William James “Count Basie” is regarded as being one of the most influential jazz musicians of all times. Basie was a bandleader as well as a great pianist.
He was born on August 21, 1904, in Red Bank, New Jersey. During his youth, Basie’s mother taught him to play the piano. She later paid 25 cents for him to take lessons. His father worked as a coachman, caretaker, and later a handyman for wealthy families.
When he was in his teens, he began performing at various events. Basie eventually dropped out of school and learned how to operate the lights for the vaudeville performances.

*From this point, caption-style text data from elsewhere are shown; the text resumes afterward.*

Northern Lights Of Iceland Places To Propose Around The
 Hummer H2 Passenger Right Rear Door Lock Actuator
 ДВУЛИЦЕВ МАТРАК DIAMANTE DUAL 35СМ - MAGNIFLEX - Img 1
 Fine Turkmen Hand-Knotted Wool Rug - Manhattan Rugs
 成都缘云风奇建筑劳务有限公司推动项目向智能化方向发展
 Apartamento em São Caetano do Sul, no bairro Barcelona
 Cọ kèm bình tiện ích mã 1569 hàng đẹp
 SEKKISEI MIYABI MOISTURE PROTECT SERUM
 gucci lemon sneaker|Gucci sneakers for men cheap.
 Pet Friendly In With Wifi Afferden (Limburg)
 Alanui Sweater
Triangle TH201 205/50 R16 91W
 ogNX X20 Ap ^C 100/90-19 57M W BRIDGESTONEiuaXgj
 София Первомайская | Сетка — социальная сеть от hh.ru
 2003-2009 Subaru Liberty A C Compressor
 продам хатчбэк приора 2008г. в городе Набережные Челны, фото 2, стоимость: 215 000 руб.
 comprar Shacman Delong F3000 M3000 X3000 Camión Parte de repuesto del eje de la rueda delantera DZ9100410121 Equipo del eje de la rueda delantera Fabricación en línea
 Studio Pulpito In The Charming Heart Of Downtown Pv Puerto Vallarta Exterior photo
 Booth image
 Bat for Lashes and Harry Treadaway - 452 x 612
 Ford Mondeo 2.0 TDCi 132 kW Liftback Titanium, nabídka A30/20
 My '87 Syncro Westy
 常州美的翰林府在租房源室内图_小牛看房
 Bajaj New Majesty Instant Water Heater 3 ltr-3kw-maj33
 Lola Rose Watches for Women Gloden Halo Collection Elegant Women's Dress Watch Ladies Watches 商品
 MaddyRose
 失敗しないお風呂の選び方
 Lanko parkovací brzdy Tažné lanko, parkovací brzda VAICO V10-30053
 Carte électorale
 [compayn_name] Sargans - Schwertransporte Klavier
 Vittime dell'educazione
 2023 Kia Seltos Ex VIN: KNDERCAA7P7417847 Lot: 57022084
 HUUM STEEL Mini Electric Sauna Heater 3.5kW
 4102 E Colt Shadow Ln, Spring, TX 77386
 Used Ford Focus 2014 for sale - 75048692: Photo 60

He soon started playing in the vaudeville shows before forming his own big band.
Basie formed his own jazz orchestra, “Count Basie and His Barons of Rhythm,” in 1935, and he led the group for almost 50 years. Many musicians including Lester Young, Herschel Evans, and Harry “Sweets” Edison worked under his leadership. Basie is also noted for helping to define the era of “swing” with hits such as One O’Clock Jump and Blue Skies. In 1958, he became the first African-American male recipient of a Grammy Award.
Count Basie was one of the greatest jazz musicians of all time. He won many Grammys throughout his career and worked with numerous timeless artists, including Joe Williams and Ella Fitzgerald. Basie died in Florida on April 26, 1984, at the age of 79.